O hábito de economizar na hora de comprar bebidas alcoólicas pode custar caro à saúde. Um levantamento da Universidade Federal de São Paulo (Unifesp) revelou que 23,3% dos brasileiros costumam adquirir bebidas abaixo do preço de mercado, geralmente vendidas em locais sem segurança ou fiscalização sanitária.

Os dados fazem parte do Levantamento Nacional de Álcool e Drogas (LENAD), divulgado na última sexta-feira (10/10), que ouviu 16.608 pessoas em 300 municípios de todo o país. O estudo mostra um padrão preocupante de consumo e alerta para o aumento da exposição a bebidas adulteradas, contrabandeadas ou falsificadas.

Segundo a pesquisa, 33% dos entrevistados afirmaram comprar bebidas em lojas de conveniência de postos de gasolina, 16,7% com camelôs, 15,7% por aplicativos e 14,4% em padarias — locais considerados não convencionais e com menor controle de procedência.

O levantamento também apontou que 12% dos consumidores já compraram produtos contrabandeados, enquanto 10,4% admitiram ter ingerido bebidas falsificadas. Esses índices surgem em meio à recente crise de intoxicações por metanol, substância altamente tóxica usada na adulteração de bebidas e que já provocou mortes em diferentes estados brasileiros.
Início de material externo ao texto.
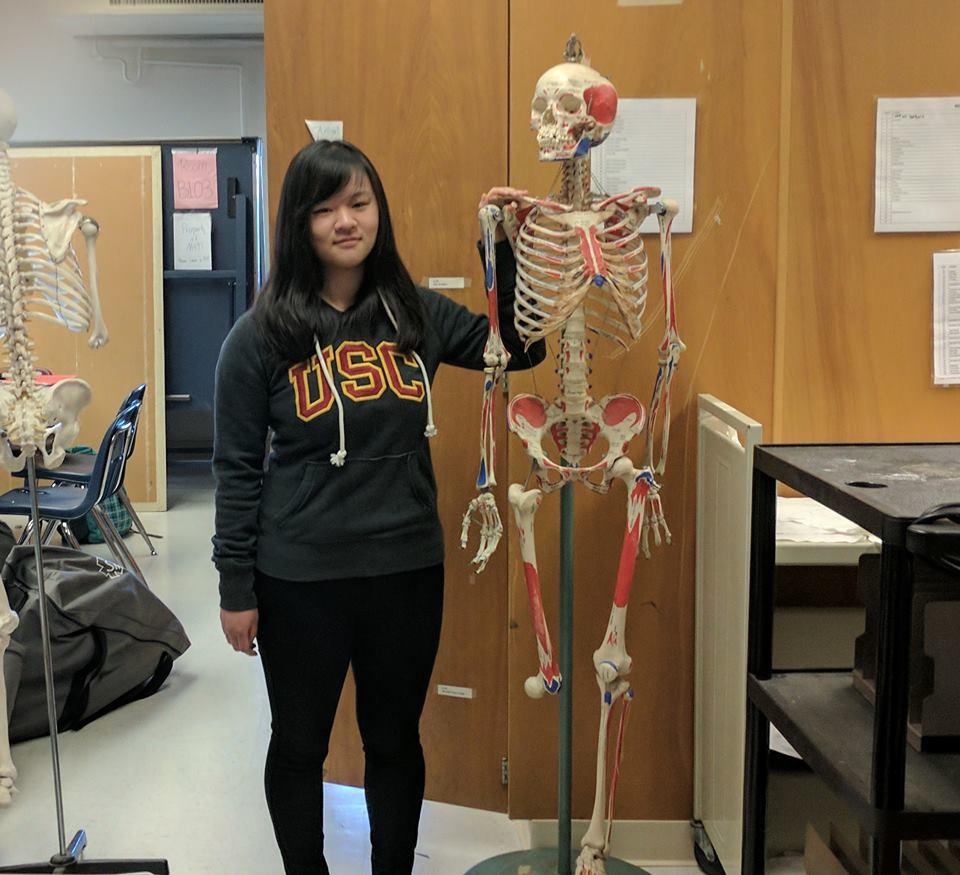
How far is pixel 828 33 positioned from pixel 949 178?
1.33 ft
Outro dado preocupante do LENAD mostra que 36,4% dos brasileiros já participaram de festas “open bar”, apontadas pelos especialistas como ambientes de alto risco devido ao consumo excessivo, episódios de violência e intoxicação alcoólica.

Os pesquisadores da Unifesp alertam que o baixo preço e a informalidade tornam essas bebidas mais acessíveis, mas também muito mais perigosas. A recomendação é que o consumidor verifique sempre a procedência do produto, evite embalagens sem rótulo ou com lacre irregular e denuncie pontos de venda suspeitos às autoridades sanitárias.

O estudo reforça que o barato, nesse caso, pode custar a vida.